Work order
Print the data below exactly, but only the lines from the one containing "order: Lagomorpha" down to the one containing "genus: Apteryx", inclusive.

Stored data entries:
------

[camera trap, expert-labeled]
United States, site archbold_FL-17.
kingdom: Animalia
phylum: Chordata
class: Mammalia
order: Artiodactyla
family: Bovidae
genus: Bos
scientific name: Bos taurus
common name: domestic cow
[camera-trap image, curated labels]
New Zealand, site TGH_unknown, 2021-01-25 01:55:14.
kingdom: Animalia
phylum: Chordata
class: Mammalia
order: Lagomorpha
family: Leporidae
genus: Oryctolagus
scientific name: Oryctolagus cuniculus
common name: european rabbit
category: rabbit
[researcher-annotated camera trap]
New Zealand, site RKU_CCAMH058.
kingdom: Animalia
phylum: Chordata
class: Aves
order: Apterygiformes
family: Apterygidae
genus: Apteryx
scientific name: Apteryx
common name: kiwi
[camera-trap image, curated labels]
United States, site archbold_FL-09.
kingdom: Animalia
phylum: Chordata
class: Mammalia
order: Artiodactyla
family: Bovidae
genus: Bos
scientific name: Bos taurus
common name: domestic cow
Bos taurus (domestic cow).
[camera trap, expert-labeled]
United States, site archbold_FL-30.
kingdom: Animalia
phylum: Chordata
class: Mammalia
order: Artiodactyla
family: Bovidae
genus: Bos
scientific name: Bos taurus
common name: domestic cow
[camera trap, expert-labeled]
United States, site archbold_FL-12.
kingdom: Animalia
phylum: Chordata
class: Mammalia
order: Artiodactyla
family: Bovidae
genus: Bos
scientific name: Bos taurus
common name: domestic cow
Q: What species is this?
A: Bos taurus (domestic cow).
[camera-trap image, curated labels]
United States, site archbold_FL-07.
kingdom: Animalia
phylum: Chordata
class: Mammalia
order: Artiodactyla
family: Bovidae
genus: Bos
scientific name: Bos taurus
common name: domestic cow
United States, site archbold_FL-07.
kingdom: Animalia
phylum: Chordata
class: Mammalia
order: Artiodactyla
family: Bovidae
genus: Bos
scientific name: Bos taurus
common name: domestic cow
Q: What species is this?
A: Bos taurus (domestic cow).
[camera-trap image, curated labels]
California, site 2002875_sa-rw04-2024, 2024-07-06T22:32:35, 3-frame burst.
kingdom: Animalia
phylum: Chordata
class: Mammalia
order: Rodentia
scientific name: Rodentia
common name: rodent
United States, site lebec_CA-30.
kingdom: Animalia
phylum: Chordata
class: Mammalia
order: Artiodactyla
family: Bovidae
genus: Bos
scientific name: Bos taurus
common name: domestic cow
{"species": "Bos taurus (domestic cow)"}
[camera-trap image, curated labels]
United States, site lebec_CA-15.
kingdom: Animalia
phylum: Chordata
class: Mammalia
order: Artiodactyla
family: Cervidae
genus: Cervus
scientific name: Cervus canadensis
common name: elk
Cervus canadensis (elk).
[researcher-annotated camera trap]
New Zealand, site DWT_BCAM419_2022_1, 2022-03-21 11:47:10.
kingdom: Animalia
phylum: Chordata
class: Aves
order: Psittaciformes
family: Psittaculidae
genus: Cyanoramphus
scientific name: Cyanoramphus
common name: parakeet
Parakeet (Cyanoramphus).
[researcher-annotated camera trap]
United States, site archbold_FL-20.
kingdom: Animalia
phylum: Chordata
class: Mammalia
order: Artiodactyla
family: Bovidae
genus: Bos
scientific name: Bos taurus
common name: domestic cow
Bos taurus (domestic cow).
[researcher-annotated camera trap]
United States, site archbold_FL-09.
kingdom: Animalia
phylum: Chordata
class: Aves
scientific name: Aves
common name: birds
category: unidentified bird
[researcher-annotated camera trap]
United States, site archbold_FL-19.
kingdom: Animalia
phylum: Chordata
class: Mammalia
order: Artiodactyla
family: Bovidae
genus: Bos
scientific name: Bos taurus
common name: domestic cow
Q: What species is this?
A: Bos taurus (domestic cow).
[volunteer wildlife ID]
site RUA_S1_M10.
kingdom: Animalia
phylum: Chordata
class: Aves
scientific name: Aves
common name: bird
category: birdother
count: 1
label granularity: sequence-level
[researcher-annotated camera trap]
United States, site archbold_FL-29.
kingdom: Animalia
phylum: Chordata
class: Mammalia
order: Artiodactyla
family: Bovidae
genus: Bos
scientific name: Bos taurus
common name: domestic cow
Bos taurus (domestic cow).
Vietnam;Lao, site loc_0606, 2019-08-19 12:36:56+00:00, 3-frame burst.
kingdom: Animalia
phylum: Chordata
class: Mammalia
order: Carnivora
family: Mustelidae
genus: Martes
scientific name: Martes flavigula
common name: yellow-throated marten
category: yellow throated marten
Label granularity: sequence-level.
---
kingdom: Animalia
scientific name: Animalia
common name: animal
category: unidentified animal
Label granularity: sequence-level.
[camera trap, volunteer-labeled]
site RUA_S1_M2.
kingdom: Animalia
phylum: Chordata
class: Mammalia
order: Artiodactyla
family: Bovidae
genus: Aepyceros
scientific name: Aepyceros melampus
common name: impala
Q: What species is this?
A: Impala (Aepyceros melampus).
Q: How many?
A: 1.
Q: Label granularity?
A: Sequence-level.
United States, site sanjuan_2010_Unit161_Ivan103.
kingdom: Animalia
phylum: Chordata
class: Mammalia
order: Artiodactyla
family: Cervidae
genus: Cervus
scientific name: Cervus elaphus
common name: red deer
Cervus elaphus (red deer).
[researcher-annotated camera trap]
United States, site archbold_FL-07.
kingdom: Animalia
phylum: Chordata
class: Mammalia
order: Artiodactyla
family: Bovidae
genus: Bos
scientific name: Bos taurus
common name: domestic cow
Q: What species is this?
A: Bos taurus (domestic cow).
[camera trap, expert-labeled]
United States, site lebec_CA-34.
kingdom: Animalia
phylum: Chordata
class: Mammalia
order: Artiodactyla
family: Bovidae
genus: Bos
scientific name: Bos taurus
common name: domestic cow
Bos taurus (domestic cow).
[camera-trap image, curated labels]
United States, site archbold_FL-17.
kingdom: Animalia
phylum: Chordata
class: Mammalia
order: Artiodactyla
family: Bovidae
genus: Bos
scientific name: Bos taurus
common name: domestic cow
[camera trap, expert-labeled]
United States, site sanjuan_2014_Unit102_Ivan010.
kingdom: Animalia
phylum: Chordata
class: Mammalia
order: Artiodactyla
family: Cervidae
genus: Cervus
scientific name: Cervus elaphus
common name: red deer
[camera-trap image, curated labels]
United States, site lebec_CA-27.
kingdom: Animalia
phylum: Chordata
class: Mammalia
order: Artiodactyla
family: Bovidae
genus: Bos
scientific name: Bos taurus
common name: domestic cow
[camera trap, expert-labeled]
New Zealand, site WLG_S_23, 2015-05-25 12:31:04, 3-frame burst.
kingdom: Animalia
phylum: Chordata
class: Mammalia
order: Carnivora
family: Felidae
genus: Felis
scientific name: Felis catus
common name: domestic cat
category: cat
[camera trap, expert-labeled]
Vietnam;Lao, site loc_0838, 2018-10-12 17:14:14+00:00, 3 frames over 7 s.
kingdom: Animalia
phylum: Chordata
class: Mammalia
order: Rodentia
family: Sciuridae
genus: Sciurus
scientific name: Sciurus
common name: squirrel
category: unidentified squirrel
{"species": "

------

Response for this exercise
order: Lagomorpha
family: Leporidae
genus: Oryctolagus
scientific name: Oryctolagus cuniculus
common name: european rabbit
category: rabbit
[researcher-annotated camera trap]
New Zealand, site RKU_CCAMH058.
kingdom: Animalia
phylum: Chordata
class: Aves
order: Apterygiformes
family: Apterygidae
genus: Apteryx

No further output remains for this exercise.